Mr Sandstorm Darude fixes me with an accusatory glare and I wither under his stony gaze.

"I dowt nutfing, blad, you dun understanndddpjo!"

"Get ye to the breach!" And that's code for "drag the slimy bastard to the sick bay, you lil wallowy cunt."

So I do. I drag Nedword by the swollen ankles, and apologise profusely as I haul him through Tiffany's off-cuts, towards the sick bay. He moans and grumbles and lolls his head against the floor. Tiffany's rust-stinking blood coagulates in his fair hair and his shirt hitches up above his naval, exposing the deft line of his hairy puffa fish. I can scarcely deal with this, and I avert my gaze politely. I've never seen one of those before. The medical bay woman slimes out from underneath her desk and crests like a swallow beside him, flicking and flicking until he's alright. There. Done. I'm cold ass bored of this part, too, but you get the idea. Nedword Culong is a little ass wipe with no head for blood and a super-sensitive lower leg.

Skip three months and Nedword and I have been cohabitating in Taco Bell for about a week or so, scuffling Taco's from underneath the counter with long tongue while people wait for their order.

Okay, I'm super fucking bored of this cold ass shit, so...
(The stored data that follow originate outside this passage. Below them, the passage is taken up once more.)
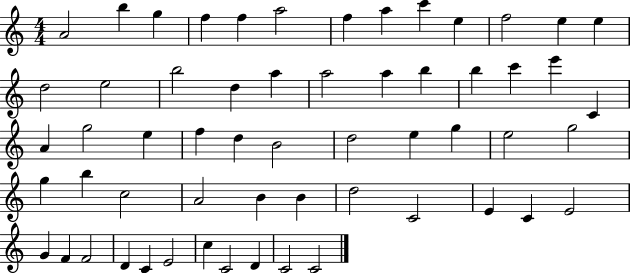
A4/h B5/q G5/q F5/q F5/q A5/h F5/q A5/q C6/q E5/q F5/h E5/q E5/q D5/h E5/h B5/h D5/q A5/q A5/h A5/q B5/q B5/q C6/q E6/q C4/q A4/q G5/h E5/q F5/q D5/q B4/h D5/h E5/q G5/q E5/h G5/h G5/q B5/q C5/h A4/h B4/q B4/q D5/h C4/h E4/q C4/q E4/h G4/q F4/q F4/h D4/q C4/q E4/h C5/q C4/h D4/q C4/h C4/h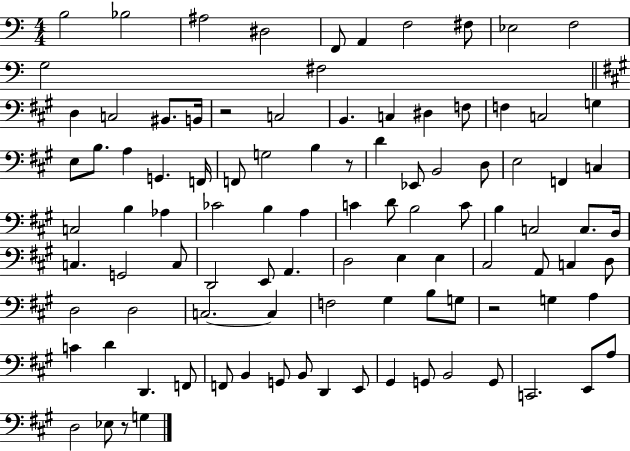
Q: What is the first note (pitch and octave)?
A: B3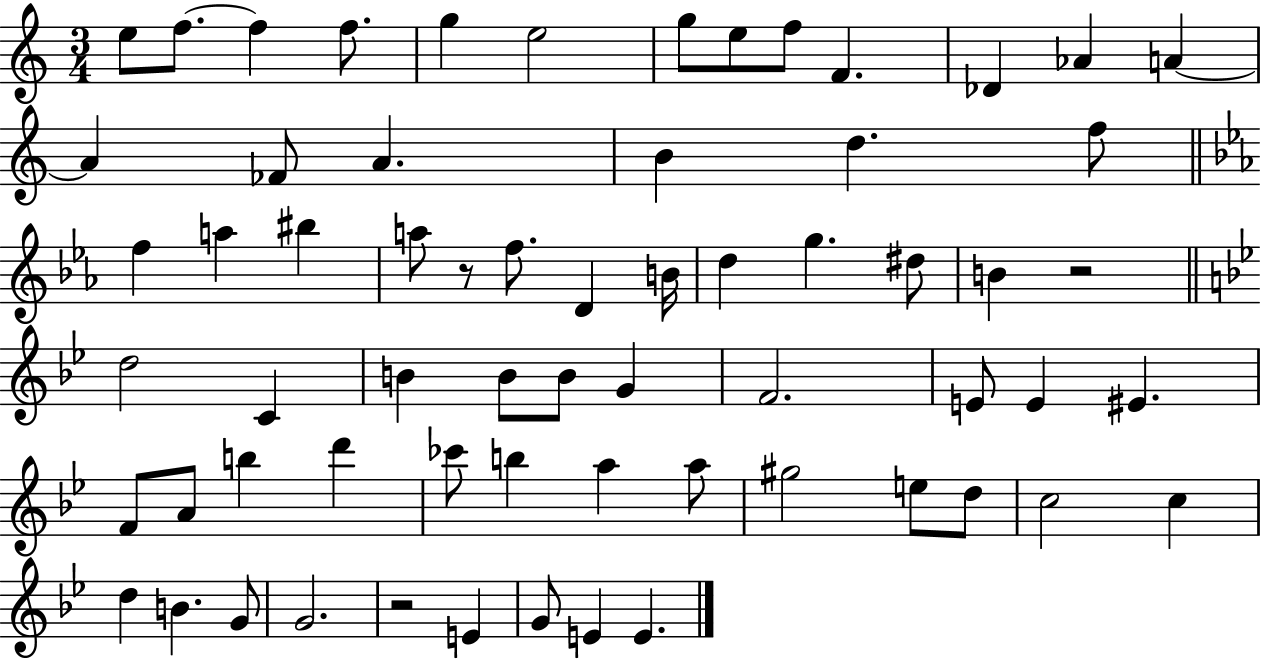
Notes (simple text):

E5/e F5/e. F5/q F5/e. G5/q E5/h G5/e E5/e F5/e F4/q. Db4/q Ab4/q A4/q A4/q FES4/e A4/q. B4/q D5/q. F5/e F5/q A5/q BIS5/q A5/e R/e F5/e. D4/q B4/s D5/q G5/q. D#5/e B4/q R/h D5/h C4/q B4/q B4/e B4/e G4/q F4/h. E4/e E4/q EIS4/q. F4/e A4/e B5/q D6/q CES6/e B5/q A5/q A5/e G#5/h E5/e D5/e C5/h C5/q D5/q B4/q. G4/e G4/h. R/h E4/q G4/e E4/q E4/q.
Basically, we do the frick frack under the Taco Bell counter, and it's underwhelming and his breath smells of rancid Mexican food. So I decided that for making my mouth a stink ass ho I would haul him into one of the bins and take over the food chain all by myself. Thayere. I am a woman who don't need no man, and he was a man who wouldn't eat no flan. I know I'm a poet but please don't shower this novelette with too many shining reviews.